- _Paginatekst_
▼▼▼

Een ongevraagd advies, zo luidt een ijzeren wet van de ambtenarij, kun je stilzwijgend naast je neerleggen. Ministeries lusten hier wel pap van. Wie ooit een Haags departement van ongevraagd advies heeft voorzien, is bekend met de ambtelijke reactie: een stilte die soms zelfs niet eens wordt onderbroken door een ontvangstbevestiging. Als ontlezing ergens gestalte krijgt, is het wel aan die departementen. En dan komt er een dichter. Ester Naomi Perquin (1980) heeft een bundel vol ongevraagde adviezen geschreven. Een gewaagde stap. Want als voormalig Dichter des Vaderlands moet zij bekend zijn met de reactie die dat soort adviezen doorgaans uitlokt.
Het is alsof ze zich bewust is van dit gevaar als ze in het openingsgedicht schrijft dat ze alles heeft geleerd in de loop van de jaren over 'het verwijderen van bramenvlekken uit een tafelkleed', maar ook over 'werken waar/ niemand je wil'. Het titelloze gedicht is een krachtige opener, misschien wel te krachtig voor de rest van de bundel. Het niveau dat ze bij de opening bereikt, weet ze lang niet altijd meer te halen in wat volgt. Wel prachtig is het gedicht 'Ongevraagd advies', een opsomming van mensen aan wie 'het land' gegeven mag worden: 'de manken, de blinden, de stamelaars/ en slissers. De zwijgers.' En ook aan: 'de oude man die 's ochtends vroeg gaat vissen,/ alleen om zijn vrouw te ontlopen', of aan diegene die 'het ternauwernood maar stralend/ vast zal houden, geef het wie het amper past'.

▲▲▲

- _Rijen uit dataset_
▼▼▼

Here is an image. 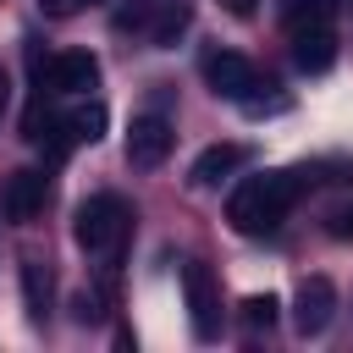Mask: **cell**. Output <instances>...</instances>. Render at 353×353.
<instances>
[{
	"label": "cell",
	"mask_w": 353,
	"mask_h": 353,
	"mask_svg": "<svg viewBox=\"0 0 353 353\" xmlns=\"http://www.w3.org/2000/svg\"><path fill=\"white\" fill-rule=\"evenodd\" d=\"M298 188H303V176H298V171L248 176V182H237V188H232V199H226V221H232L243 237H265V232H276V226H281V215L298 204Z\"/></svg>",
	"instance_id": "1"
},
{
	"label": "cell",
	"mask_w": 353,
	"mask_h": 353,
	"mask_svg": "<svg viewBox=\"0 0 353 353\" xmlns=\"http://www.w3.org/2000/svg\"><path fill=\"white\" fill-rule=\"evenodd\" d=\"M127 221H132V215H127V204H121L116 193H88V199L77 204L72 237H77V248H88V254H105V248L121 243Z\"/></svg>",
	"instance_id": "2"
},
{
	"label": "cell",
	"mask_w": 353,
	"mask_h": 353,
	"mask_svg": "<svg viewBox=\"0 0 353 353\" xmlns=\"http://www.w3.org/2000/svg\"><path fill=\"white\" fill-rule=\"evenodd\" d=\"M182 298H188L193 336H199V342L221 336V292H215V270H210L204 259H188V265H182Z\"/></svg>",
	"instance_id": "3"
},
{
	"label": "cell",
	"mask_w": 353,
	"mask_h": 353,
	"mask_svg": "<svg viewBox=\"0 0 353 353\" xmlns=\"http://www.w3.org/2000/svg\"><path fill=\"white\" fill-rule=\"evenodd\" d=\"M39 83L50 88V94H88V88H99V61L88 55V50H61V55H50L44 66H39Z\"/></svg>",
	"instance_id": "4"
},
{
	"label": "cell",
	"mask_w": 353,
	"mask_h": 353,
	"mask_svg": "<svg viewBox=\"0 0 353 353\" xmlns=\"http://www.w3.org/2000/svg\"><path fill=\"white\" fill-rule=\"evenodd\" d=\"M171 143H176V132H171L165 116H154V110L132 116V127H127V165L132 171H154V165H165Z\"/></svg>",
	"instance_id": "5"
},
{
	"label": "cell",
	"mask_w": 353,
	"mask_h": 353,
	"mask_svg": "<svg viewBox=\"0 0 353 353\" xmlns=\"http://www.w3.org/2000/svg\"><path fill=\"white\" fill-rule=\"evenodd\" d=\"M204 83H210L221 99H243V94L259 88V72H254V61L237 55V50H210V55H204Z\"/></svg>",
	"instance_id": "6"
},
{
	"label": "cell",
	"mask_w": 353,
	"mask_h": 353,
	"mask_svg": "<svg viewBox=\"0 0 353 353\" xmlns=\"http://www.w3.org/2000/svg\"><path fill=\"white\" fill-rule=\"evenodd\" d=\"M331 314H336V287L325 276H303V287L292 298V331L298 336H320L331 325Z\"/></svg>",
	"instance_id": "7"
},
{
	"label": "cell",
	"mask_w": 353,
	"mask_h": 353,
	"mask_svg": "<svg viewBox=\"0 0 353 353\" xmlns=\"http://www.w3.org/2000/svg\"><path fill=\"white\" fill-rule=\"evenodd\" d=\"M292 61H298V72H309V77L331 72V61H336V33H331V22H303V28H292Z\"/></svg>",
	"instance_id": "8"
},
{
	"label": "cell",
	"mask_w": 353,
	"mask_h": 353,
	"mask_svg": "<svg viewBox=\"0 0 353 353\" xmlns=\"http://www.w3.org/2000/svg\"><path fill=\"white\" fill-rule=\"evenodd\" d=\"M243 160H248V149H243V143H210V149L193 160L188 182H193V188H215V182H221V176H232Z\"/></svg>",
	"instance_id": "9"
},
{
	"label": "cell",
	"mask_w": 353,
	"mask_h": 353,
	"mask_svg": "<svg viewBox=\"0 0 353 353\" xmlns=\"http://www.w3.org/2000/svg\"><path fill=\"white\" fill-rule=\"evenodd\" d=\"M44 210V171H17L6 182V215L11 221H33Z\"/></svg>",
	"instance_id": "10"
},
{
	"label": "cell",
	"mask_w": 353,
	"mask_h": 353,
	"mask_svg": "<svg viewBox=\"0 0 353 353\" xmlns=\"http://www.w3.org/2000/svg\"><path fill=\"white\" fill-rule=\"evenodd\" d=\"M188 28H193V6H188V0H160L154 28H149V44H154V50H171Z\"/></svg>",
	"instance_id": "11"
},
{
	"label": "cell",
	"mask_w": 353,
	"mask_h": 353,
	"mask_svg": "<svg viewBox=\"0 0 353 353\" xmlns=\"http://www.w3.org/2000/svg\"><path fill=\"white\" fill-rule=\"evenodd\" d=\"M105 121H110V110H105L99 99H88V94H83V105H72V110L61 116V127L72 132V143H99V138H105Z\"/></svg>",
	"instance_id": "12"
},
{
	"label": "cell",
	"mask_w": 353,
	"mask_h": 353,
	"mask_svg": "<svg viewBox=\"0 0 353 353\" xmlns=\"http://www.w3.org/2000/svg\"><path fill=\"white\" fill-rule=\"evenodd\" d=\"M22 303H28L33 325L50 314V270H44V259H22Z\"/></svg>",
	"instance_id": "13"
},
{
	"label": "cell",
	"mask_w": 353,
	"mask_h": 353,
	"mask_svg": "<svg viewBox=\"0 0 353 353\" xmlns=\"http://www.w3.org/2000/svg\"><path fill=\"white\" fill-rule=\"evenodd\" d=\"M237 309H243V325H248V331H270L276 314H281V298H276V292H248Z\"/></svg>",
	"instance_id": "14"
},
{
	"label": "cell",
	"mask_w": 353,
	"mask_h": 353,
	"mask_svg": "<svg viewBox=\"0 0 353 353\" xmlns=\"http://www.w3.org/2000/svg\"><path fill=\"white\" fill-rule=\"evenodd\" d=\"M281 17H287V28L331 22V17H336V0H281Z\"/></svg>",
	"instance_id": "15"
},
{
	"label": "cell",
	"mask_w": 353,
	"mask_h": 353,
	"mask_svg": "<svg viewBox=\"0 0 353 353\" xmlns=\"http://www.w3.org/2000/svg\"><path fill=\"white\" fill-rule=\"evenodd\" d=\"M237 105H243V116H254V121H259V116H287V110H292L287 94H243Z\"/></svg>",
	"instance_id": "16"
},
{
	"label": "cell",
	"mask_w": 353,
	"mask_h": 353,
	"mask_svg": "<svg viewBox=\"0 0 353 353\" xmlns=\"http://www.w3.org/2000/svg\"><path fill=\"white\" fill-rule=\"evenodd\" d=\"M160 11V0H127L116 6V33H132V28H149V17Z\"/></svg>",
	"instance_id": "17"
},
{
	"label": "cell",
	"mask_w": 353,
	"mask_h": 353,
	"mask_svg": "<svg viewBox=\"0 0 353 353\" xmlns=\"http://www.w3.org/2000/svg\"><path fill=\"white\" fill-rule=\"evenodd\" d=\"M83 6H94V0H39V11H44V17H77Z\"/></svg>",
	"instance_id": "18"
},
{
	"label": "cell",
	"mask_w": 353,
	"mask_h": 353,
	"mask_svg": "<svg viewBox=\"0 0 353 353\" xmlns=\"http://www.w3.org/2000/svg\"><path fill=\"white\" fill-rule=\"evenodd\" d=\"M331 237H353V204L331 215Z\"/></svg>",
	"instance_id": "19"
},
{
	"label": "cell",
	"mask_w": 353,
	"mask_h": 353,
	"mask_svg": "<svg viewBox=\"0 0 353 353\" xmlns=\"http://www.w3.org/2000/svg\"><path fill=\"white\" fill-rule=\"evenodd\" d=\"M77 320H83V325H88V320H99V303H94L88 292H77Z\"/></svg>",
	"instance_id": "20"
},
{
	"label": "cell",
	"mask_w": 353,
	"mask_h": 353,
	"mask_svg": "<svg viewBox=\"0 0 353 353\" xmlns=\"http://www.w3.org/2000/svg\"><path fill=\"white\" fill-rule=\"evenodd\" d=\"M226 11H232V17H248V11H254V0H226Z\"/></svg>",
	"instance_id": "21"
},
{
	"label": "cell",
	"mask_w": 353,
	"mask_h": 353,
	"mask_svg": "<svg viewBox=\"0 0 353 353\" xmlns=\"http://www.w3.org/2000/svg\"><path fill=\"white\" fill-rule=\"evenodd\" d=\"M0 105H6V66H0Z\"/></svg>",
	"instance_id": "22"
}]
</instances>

▲▲▲

- _Takenlijst_
A) Welk voormalig ambt van Ester Naomi Perquin noemt de paginatekst?
B) Geef bij elke uitspraak aan of die overeenkomt met de paginatekst, met ja of nee en een letterlijk citaat van de beslissende woorden. (i) Het openingsgedicht van de bundel heeft een titel. (ii) De rest van de bundel haalt steeds het niveau van de opening. (iii) In het gedicht 'Ongevraagd advies' mag het land ook aan de zwijgers gegeven worden.

- _Antwoorden op volgorde_
A) Dichter des Vaderlands.

B)
(i) Nee: "Het titelloze gedicht is een krachtige opener"
(ii) Nee: "Het niveau dat ze bij de opening bereikt, weet ze lang niet altijd meer te halen in wat volgt."
(iii) Ja: "de manken, de blinden, de stamelaars/ en slissers. De zwijgers."